**TEXTAUSZUG**.
------------------------------------------------------------------------

Problem das ich nicht weiß wie ich den Sprite animieren soll (allgemein animieren), außerdem noch das der Hintergrund im Editor Modus dauernd aktualisiert werden muss und der Sprite zwischen den FirstLevelTiles und SecondLevelTiles gezeichnet werden sollte

Für Infos und Anregungen wäre ich sehr dankbar
Gruß Polli


----------



## Titanpharao (17. Okt 2007)

Ohne das ich dein Quellcode durchgelesen habe..

Habe das früher immer mit einer schleife gemacht, die denn NPC um x Felder versetzt hat.

Dannach repaint und schon haste ne Animation...nur muste dazu mit Thread.sleep(zeit); denn Frame Thread stilllegen...wie das geht bin ich auch noch am rätzlen...ging bis jetzt nur aus der Main herraus zu starten.

p.s.: Ich arbeite gerade an genau dem selben...und habe sowas ähnliches schonmal gemacht
Vergiss nicht das NPC's nicht durch Wände gehen können ;-)

http://img146.imageshack.us/my.php?image=ilsh2.jpg


----------



## Guest (17. Okt 2007)

lol ja NPC's und Players würde ich ja seperat von einer Sprite 
Klasse ableiten, damit dürfte das kein Problem sein 

aber das mit dem versetzen habe ich auch schon probiert aber entweder setzt 
das Hintergrundbild aus oder es fehlen die SecondLevel Tiles, oder der Sprite wird 
mit allen animImgaes hintereinander angezeigt, was ja eigentlich als abfolge sein soll
und nicht einfach zusammen angezeigt , bin am verzweifeln *heul*...

aber schon mal danke für die antwort


----------



## Polli85 (17. Okt 2007)

------------------------------------------------------------------------

**BEREITGESTELLTE DATENSÄTZE**.

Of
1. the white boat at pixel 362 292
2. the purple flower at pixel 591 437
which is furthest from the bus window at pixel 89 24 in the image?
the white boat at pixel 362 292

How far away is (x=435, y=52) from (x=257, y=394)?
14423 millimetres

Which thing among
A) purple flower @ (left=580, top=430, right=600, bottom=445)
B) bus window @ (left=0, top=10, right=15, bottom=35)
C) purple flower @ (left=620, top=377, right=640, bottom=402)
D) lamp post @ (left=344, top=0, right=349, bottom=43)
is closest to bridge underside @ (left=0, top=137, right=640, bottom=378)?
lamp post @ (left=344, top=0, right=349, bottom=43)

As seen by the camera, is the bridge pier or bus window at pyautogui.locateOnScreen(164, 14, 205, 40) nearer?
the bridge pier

------------------------------------------------------------------------

**PROBLEME UND AUFGABEN**.
a: Schreibe den Abschnitt des Textauszugs neu, der mit den Worten „Ohne das ich“ beginnt und nach „gehen können ;-)“ endet. Ersetze darin „Animation“ durch „Bewegung“.
b: Prüfe anhand des Textauszugs, ob die folgenden Aussagen zutreffen. Beantworte jede mit Ja oder Nein und belege sie mit den entscheidenden Worten des Textes als wörtlichem Zitat.
(i) Titanpharao hat den Quellcode vor seiner Antwort durchgelesen.
(ii) Titanpharao arbeitet gerade an genau demselben.
(iii) Der Gast hat das Versetzen noch nicht ausprobiert.

**VOLLSTÄNDIGE LÖSUNGEN**.
a:
Ohne das ich dein Quellcode durchgelesen habe..

Habe das früher immer mit einer schleife gemacht, die denn NPC um x Felder versetzt hat.

Dannach repaint und schon haste ne Bewegung...nur muste dazu mit Thread.sleep(zeit); denn Frame Thread stilllegen...wie das geht bin ich auch noch am rätzlen...ging bis jetzt nur aus der Main herraus zu starten.

p.s.: Ich arbeite gerade an genau dem selben...und habe sowas ähnliches schonmal gemacht
Vergiss nicht das NPC's nicht durch Wände gehen können ;-)

b:
(i) Nein: „Ohne das ich dein Quellcode durchgelesen habe..“
(ii) Ja: „Ich arbeite gerade an genau dem selben“
(iii) Nein: „aber das mit dem versetzen habe ich auch schon probiert“